- Country: United States
- State: Texas
- County: Dallas
- City: Dallas
- Area: Oak Cliff
- Elevation: 152 m (498 ft)
- ZIP code: 75241
- Area codes: 214, 469, 972

= Highland Hills, Dallas =

Highland Hills is a neighborhood in the southern sector of Dallas, Texas. The neighborhood is centered on the intersection of Bonnie View and Simpson Stuart roads. Approximately 78% of the neighborhood is African American, 18% is Hispanic, 2% is white, and 2% are multiracial.

== Education ==
The neighborhood is served by the Dallas Independent School District (DISD).
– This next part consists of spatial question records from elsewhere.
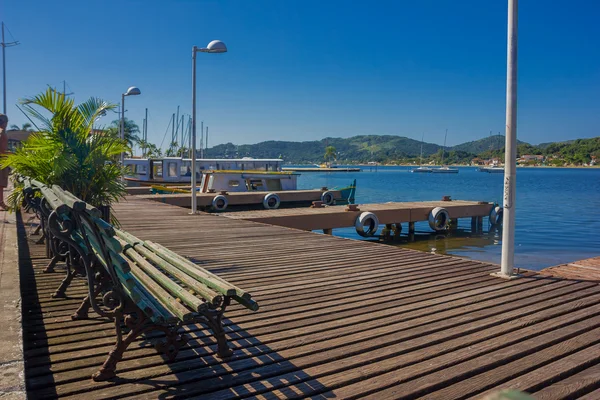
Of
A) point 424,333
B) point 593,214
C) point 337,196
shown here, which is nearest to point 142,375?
point 424,333

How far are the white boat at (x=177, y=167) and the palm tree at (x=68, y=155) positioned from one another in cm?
2354

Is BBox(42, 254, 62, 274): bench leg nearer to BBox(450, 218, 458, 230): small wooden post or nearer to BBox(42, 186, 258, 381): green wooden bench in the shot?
BBox(42, 186, 258, 381): green wooden bench

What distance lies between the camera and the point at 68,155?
6512 millimetres

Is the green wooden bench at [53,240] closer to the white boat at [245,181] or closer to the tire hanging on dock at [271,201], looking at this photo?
the tire hanging on dock at [271,201]

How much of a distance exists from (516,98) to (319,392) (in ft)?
16.0

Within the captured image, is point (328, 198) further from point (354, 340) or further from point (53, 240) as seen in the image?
point (354, 340)

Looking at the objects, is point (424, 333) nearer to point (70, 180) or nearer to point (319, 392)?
point (319, 392)

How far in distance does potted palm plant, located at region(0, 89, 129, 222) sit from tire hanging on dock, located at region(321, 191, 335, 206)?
68.9 ft

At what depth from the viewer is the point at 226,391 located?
318cm

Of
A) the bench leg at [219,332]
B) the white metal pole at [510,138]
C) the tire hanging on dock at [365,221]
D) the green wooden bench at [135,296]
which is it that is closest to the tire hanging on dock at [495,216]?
the tire hanging on dock at [365,221]

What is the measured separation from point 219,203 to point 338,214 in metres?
6.84

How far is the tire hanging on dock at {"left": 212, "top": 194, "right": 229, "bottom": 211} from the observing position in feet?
70.2

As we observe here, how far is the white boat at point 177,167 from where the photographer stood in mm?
30609

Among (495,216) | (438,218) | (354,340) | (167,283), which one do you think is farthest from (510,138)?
(495,216)
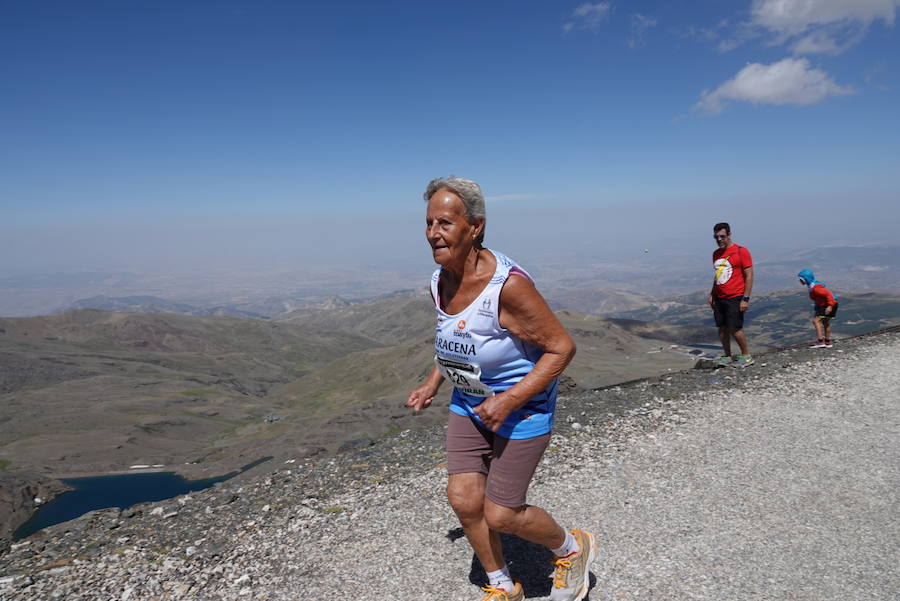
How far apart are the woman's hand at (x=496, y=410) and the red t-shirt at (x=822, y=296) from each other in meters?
13.5

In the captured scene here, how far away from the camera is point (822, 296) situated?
13.1 meters

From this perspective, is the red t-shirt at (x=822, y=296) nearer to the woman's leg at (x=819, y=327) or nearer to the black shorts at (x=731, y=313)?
the woman's leg at (x=819, y=327)

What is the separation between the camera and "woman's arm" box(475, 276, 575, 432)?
3.05 m

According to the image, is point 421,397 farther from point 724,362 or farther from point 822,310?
point 822,310

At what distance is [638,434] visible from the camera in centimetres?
761

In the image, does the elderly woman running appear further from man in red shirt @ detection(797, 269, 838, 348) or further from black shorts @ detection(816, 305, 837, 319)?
black shorts @ detection(816, 305, 837, 319)

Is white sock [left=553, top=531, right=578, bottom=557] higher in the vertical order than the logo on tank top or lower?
lower

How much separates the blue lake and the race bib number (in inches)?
617

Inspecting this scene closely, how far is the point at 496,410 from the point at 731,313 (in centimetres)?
986

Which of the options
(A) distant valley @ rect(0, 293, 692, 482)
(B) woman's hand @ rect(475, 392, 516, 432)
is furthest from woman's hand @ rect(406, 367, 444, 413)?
(A) distant valley @ rect(0, 293, 692, 482)

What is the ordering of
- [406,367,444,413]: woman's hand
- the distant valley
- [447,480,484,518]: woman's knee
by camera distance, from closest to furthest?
1. [447,480,484,518]: woman's knee
2. [406,367,444,413]: woman's hand
3. the distant valley

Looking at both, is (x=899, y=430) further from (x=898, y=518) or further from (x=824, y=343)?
(x=824, y=343)

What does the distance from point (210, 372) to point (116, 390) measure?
1128 inches

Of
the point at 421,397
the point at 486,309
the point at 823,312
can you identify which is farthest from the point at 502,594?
the point at 823,312
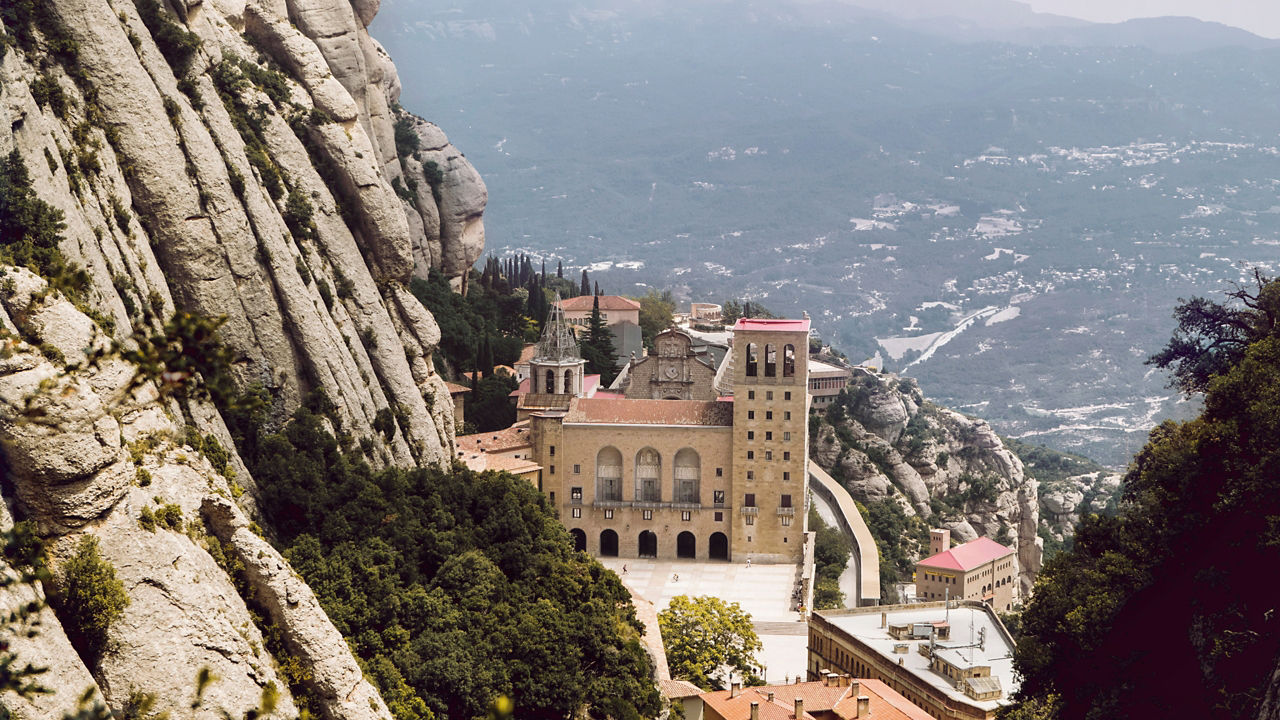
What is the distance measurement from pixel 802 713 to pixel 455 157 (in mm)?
49306

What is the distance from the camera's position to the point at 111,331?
29688 mm

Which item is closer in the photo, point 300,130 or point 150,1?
point 150,1

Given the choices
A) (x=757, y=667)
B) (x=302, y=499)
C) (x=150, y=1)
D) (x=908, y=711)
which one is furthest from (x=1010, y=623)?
(x=150, y=1)

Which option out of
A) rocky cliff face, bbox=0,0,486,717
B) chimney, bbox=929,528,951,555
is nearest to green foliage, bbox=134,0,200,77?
rocky cliff face, bbox=0,0,486,717

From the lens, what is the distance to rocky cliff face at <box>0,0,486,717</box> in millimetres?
24953

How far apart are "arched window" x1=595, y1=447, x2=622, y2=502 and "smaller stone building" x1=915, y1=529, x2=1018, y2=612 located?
15.8 metres

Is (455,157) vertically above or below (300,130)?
above

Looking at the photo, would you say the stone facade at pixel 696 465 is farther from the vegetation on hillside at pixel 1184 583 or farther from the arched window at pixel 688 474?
the vegetation on hillside at pixel 1184 583

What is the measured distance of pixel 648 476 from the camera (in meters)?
70.4

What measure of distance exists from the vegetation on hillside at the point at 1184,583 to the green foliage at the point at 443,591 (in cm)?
1062

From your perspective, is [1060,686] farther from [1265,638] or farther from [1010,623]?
[1010,623]

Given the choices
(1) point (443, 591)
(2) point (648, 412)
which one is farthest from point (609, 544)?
(1) point (443, 591)

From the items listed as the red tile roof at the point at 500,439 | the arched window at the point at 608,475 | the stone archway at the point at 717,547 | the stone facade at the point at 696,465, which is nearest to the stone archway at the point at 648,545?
the stone facade at the point at 696,465

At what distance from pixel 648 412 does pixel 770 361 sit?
567cm
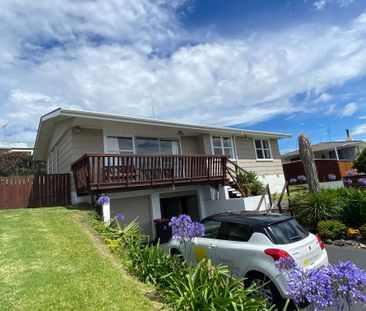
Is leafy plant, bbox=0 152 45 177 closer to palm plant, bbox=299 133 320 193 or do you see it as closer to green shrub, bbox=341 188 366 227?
palm plant, bbox=299 133 320 193

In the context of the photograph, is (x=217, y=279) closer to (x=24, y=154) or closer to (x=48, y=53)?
(x=48, y=53)

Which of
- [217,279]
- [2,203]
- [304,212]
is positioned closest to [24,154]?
[2,203]

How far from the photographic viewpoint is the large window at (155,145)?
15.2 m

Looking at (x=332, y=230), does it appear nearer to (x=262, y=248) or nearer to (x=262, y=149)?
(x=262, y=248)

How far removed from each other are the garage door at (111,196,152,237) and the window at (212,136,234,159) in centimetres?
676

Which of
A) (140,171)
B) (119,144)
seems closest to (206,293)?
(140,171)

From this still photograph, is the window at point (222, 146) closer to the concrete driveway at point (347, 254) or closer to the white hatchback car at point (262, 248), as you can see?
the concrete driveway at point (347, 254)

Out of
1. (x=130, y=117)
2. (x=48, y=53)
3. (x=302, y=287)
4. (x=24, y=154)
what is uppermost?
(x=24, y=154)

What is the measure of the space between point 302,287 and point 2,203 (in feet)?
43.2

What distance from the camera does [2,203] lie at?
12.8 m

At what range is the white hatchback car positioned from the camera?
5430 millimetres

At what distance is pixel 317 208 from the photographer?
11.6 meters

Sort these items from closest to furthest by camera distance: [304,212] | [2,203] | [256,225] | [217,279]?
[217,279], [256,225], [304,212], [2,203]

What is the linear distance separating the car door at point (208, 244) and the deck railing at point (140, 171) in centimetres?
460
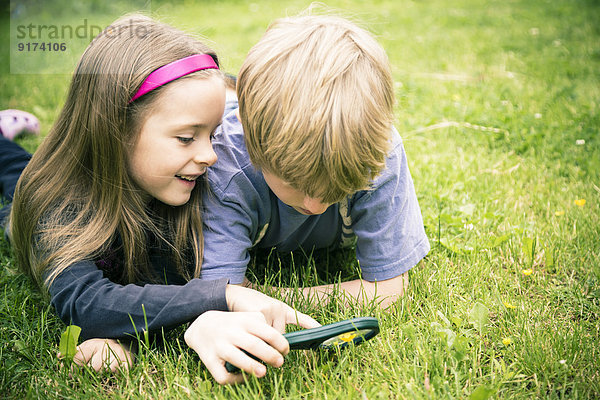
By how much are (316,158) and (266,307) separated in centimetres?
46

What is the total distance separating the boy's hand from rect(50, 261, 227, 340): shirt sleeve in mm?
112

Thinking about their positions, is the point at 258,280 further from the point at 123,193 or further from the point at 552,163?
the point at 552,163

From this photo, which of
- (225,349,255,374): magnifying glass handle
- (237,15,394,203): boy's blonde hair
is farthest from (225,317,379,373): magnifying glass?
(237,15,394,203): boy's blonde hair

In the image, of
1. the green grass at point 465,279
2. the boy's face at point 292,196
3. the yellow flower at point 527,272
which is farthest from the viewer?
the yellow flower at point 527,272

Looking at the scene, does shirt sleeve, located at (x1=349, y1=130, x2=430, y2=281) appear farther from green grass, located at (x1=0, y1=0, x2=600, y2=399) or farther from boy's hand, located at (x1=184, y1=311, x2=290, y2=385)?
boy's hand, located at (x1=184, y1=311, x2=290, y2=385)

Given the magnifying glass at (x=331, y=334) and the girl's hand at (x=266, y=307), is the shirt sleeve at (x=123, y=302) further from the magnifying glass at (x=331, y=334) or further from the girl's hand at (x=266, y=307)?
the magnifying glass at (x=331, y=334)

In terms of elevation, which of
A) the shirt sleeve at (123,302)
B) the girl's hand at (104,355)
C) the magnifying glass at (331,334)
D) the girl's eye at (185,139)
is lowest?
the girl's hand at (104,355)

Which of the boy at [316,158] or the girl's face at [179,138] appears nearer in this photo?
the boy at [316,158]

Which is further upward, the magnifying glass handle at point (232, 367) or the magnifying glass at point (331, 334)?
the magnifying glass at point (331, 334)

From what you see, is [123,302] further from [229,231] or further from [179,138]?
[179,138]

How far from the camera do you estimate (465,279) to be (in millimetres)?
2002

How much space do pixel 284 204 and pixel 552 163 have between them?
5.75ft

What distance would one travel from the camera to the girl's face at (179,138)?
5.65ft

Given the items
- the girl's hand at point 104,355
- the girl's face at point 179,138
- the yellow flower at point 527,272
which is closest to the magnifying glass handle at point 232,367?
the girl's hand at point 104,355
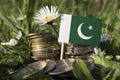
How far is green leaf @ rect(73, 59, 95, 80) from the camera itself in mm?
1713

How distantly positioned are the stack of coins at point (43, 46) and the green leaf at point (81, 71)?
1.15ft

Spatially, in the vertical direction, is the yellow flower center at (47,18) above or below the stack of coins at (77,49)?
above

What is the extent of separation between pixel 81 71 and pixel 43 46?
15.2 inches

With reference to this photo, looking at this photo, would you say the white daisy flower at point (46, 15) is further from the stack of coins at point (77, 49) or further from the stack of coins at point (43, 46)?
the stack of coins at point (77, 49)

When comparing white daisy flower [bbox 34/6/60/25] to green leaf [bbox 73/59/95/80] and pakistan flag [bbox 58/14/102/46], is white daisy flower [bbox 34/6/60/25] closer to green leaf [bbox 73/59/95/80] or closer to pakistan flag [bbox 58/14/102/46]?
pakistan flag [bbox 58/14/102/46]

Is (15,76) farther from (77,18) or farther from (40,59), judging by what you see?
(77,18)

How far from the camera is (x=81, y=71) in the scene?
5.69ft

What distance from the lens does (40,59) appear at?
206cm

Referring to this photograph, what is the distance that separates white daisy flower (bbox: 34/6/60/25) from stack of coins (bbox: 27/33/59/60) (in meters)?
0.07

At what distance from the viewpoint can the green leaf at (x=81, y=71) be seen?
1713mm

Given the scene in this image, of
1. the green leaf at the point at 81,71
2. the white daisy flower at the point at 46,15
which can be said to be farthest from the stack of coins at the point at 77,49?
the green leaf at the point at 81,71

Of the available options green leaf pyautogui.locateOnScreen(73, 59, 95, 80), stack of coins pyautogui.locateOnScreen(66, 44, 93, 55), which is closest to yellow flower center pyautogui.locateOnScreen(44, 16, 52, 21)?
stack of coins pyautogui.locateOnScreen(66, 44, 93, 55)

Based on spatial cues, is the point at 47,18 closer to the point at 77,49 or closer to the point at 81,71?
the point at 77,49

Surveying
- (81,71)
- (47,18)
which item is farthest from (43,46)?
(81,71)
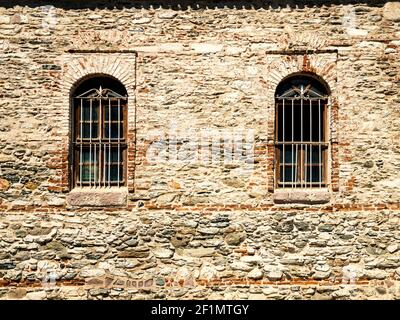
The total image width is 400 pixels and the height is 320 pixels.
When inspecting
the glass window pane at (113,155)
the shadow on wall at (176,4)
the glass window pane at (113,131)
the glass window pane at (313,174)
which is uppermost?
the shadow on wall at (176,4)

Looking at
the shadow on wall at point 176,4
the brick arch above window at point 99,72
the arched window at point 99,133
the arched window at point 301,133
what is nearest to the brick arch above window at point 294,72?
the arched window at point 301,133

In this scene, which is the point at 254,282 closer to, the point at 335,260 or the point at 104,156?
the point at 335,260

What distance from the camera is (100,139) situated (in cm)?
895

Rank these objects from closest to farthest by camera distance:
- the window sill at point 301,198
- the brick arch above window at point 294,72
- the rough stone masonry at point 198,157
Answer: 1. the rough stone masonry at point 198,157
2. the window sill at point 301,198
3. the brick arch above window at point 294,72

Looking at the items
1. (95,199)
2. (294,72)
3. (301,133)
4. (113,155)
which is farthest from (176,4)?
(95,199)

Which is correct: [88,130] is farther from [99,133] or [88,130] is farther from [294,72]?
[294,72]

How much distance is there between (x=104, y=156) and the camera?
8.97 meters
The portion of the neighborhood south of Simpson Stuart Road was served by the Wilmer-Hutchins Independent School District until July 1, 2006, when the district was dissolved, and the schools absorbed into DISD. Students in the neighborhood living north of Simpson Stuart Road attend J. N. Ervin Elementary School, Sarah Zumwalt Middle School, and Wilmer-Hutchins High School. Students in the neighborhood living north of Simpson Stuart Road attend either John Neely Bryan, N. W. Harllee, William Brown Miller, or Roger Q. Mills Elementary School, Oliver Wendell Holmes Middle School and Classical Academy, and Franklin D. Roosevelt High School.

=== Libraries ===
The Highland Hills Branch Library, part of the Dallas Public Library system, is located within the neighborhood.